**作業用データ**
>>

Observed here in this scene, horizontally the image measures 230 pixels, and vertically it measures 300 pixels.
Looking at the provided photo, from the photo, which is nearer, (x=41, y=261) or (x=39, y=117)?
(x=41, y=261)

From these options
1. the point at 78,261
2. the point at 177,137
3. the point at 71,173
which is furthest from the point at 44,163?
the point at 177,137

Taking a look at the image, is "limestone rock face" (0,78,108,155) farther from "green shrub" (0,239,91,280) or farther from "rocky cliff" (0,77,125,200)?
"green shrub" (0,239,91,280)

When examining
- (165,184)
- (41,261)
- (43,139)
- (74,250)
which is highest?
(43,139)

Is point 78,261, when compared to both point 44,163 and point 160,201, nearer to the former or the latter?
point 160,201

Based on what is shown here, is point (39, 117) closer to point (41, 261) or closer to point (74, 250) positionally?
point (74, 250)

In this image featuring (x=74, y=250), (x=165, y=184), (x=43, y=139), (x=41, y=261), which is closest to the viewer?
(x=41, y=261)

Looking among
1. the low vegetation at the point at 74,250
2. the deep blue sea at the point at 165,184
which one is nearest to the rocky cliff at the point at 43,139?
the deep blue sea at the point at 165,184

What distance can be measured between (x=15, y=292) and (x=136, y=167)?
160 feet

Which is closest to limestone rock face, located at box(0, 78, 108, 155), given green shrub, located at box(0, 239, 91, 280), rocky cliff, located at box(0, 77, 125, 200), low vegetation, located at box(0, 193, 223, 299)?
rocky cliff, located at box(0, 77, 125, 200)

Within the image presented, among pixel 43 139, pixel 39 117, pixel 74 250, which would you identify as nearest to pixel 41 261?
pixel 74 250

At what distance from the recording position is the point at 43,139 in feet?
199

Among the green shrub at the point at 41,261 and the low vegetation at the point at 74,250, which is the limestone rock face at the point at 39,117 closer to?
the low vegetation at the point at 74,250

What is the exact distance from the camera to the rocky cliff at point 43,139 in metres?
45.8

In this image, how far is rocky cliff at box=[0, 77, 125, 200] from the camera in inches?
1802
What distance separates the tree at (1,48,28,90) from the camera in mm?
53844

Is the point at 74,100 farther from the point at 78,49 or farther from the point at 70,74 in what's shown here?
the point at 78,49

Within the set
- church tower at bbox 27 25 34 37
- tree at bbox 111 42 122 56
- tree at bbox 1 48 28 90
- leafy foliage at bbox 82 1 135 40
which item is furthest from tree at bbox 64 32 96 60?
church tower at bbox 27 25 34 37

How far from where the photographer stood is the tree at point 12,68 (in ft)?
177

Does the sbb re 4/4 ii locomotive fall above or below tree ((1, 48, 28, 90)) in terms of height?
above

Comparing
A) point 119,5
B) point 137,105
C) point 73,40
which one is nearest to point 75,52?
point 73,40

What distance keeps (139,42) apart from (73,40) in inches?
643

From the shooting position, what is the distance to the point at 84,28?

<<

**問題文**
すべての記録で「limestone rock face」を「sandstone rock face」に差し替えて、それ以外はそのまま書き直してください。

**練習の答え**
Observed here in this scene, horizontally the image measures 230 pixels, and vertically it measures 300 pixels.
Looking at the provided photo, from the photo, which is nearer, (x=41, y=261) or (x=39, y=117)?
(x=41, y=261)

From these options
1. the point at 78,261
2. the point at 177,137
3. the point at 71,173
which is furthest from the point at 44,163?
the point at 177,137

Taking a look at the image, is "sandstone rock face" (0,78,108,155) farther from "green shrub" (0,239,91,280) or farther from "rocky cliff" (0,77,125,200)?
"green shrub" (0,239,91,280)

When examining
- (165,184)
- (41,261)
- (43,139)
- (74,250)
which is highest?
(43,139)

Is point 78,261, when compared to both point 44,163 and point 160,201, nearer to the former or the latter?
point 160,201

Based on what is shown here, is point (39, 117) closer to point (41, 261) or closer to point (74, 250) positionally?
point (74, 250)

In this image featuring (x=74, y=250), (x=165, y=184), (x=43, y=139), (x=41, y=261), which is closest to the viewer?
(x=41, y=261)

Looking among
1. the low vegetation at the point at 74,250
2. the deep blue sea at the point at 165,184
which one is nearest to the rocky cliff at the point at 43,139?
the deep blue sea at the point at 165,184

What distance can be measured between (x=15, y=292) and (x=136, y=167)?
160 feet

Which is closest to sandstone rock face, located at box(0, 78, 108, 155), given green shrub, located at box(0, 239, 91, 280), rocky cliff, located at box(0, 77, 125, 200), low vegetation, located at box(0, 193, 223, 299)?
rocky cliff, located at box(0, 77, 125, 200)

Within the image presented, among pixel 43 139, pixel 39 117, pixel 74 250, which would you identify as nearest to pixel 41 261?
pixel 74 250

At what distance from the recording position is the point at 43,139 in feet?
199

Among the green shrub at the point at 41,261 and the low vegetation at the point at 74,250, which is the sandstone rock face at the point at 39,117 closer to?
the low vegetation at the point at 74,250

What is the exact distance from the camera to the rocky cliff at point 43,139 in metres?
45.8

In this image, how far is rocky cliff at box=[0, 77, 125, 200] from the camera in inches?
1802
What distance separates the tree at (1,48,28,90) from the camera in mm?
53844

Is the point at 74,100 farther from the point at 78,49 or farther from the point at 70,74 in what's shown here?
the point at 78,49

Within the set
- church tower at bbox 27 25 34 37
- tree at bbox 111 42 122 56
- tree at bbox 1 48 28 90
- leafy foliage at bbox 82 1 135 40
which item is furthest from tree at bbox 64 32 96 60?
church tower at bbox 27 25 34 37

How far from where the photographer stood is the tree at point 12,68 (in ft)?
177

Does the sbb re 4/4 ii locomotive fall above or below tree ((1, 48, 28, 90)) in terms of height?
above

Comparing
A) point 119,5
B) point 137,105
C) point 73,40
which one is nearest to point 75,52?
point 73,40

What distance keeps (139,42) apart from (73,40) in inches?
643

From the shooting position, what is the distance to the point at 84,28?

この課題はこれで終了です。